Nous déclarons à tous nos compatriotes et aux peuples du monde entier: Le haut commandement à Tchongking n’est pas qualifié pour représenter le peuple chinois ni les forces armées de Chine qui se sont réellement battues contre le Japon; le peuple chinois réclame pour les forces armées antijaponaises des régions libérées de Chine, placées sous les ordres du commandant en chef Chu Teh, le droit d’envoyer leurs propres représentants participer directement à l’acceptation de la capitulation du Japon par les quatre puissances alliées et au contrôle militaire qu’elles exerceront sur le Japon, ainsi que le droit de participer à la future conférence de paix. S’il n’est pas fait droit à ces demandes, le peuple chinois y verra un procédé fort déplacé.

  1. Commentaire écrit par le camarade Mao Zedong pour l’Agence Hsinhua.
  2. Le 10 août 1945, le commandant en chef Chu Teh donna, du Grand Quartier général à Yenan, à toutes les forces armées des régions libérées un ordre concernant la capitulation des envahisseurs japonais. En voici le texte intégral :
    Le Japon vient d’annoncer sa capitulation sans condition et les Alliés vont se rencontrer pour discuter les mesures d’acceptation de la capitulation sur la base de la Déclaration de Potsdam. En conséquence, je donne à toutes nos forces armées des régions libérées l’ordre suivant :
    1) Conformément aux clauses de la Déclaration de Potsdam, toutes les forces antijaponaises des régions libérées notifieront aux troupes ennemies et à leurs organes de commandement qui se trouvent dans les villes et les bourgs ou le long des voies de communication importantes de leur voisinage l’ordre de livrer tout le matériel à nos forces combattantes dans un délai donné; après le désarmement des troupes ennemies, nos forces leur garantiront la vie sauve selon nos règlements sur le traitement généreux accordé aux prisonniers de guerre.

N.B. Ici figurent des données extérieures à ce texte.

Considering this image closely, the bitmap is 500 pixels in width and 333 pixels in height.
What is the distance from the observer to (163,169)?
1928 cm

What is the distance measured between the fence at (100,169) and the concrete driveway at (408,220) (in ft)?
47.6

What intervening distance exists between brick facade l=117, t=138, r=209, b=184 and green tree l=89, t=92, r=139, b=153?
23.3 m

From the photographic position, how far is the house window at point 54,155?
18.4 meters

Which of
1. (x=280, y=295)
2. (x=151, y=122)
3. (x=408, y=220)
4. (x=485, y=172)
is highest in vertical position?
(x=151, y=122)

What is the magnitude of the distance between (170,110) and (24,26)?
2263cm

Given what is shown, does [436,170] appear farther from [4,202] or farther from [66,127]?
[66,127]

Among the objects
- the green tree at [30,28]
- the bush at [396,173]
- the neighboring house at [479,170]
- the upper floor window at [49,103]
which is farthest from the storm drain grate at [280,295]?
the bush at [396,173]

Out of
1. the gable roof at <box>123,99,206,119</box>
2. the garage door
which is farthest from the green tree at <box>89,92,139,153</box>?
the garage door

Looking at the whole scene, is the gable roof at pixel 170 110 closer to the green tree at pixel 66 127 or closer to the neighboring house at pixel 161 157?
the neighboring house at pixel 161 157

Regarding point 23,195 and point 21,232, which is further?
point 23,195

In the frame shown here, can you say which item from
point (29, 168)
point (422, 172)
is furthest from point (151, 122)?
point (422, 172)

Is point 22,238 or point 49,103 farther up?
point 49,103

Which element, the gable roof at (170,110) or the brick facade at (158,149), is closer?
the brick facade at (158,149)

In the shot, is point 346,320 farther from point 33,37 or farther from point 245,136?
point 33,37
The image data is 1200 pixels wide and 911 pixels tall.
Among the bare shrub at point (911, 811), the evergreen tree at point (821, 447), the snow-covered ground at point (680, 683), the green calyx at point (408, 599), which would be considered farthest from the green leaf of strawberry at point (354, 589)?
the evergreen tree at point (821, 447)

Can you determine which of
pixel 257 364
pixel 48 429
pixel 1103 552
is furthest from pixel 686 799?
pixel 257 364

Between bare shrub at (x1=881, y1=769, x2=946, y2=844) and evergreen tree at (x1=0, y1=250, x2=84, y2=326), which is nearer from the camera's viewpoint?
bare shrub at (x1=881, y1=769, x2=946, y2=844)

    2) Toutes les forces armées antijaponaises des régions libérées notifieront à toutes les troupes et autorités fantoches dans leur voisinage l’ordre de passer de notre côté, avant que la capitulation ne soit signée par les envahisseurs japonais, et d’attendre d’être réorganisées ou licenciées ; passé ce délai, les troupes fantoches seront astreintes à livrer toutes leurs armes.
    3) Toutes les forces armées antijaponaises des régions libérées doivent anéantir résolument les troupes ennemies et fantoches qui refuseront de se rendre et de livrer leurs armes.
    4) Nos forces armées ont pleine autorité pour envoyer leurs unités reprendre et occuper villes, bourgs ou voies de communication importantes tenus par les troupes ennemies et fantoches, pour en assurer le contrôle militaire, pour y maintenir l’ordre et désigner des commissaires chargés des affaires administratives locales ; tout acte de sabotage ou de résistance sera puni comme trahison à la patrie.
    Puis le 11 août, le Haut Commandement à Yenan donna successivement six ordres: il ordonna aux forces armées de la région libérée du Chansi-Soueiyuan (commandées par le camarade Ho Long), de la région libérée du Chansi-Tchahar-Hopei (commandées par le camarade Nié Jong-tchen) et de la région libérée du Hopei-Jéhol-Liaoning de se mettre en marche vers la Mongolie intérieure et le Nord-Est; aux forces armées de la région libérée du Chansi de nettoyer la ligne de chemin de fer Tatong-Poutcheou et la vallée de la rivière Fenho des troupes japonaises et fantoches ; aux forces armées de toutes les régions libérées de lancer de vigoureuses offensives contre toutes les voies de communication importantes tenues par l’ennemi, afin de forcer les troupes japonaises et fantoches à se rendre. Les unités de l’Armée populaire de Libération de toutes les régions libérées exécutèrent résolument ces ordres et remportèrent d’importantes victoires.
  3. “Ennemi” désigne ici les forces d’invasion japonaises, et “fantoches” désigne les autorités fantoches établies par les envahisseurs japonais et leurs troupes, composées en grande partie les unes de fonctionnaires et les autres de troupes du Kuomintang passés aux Japonais.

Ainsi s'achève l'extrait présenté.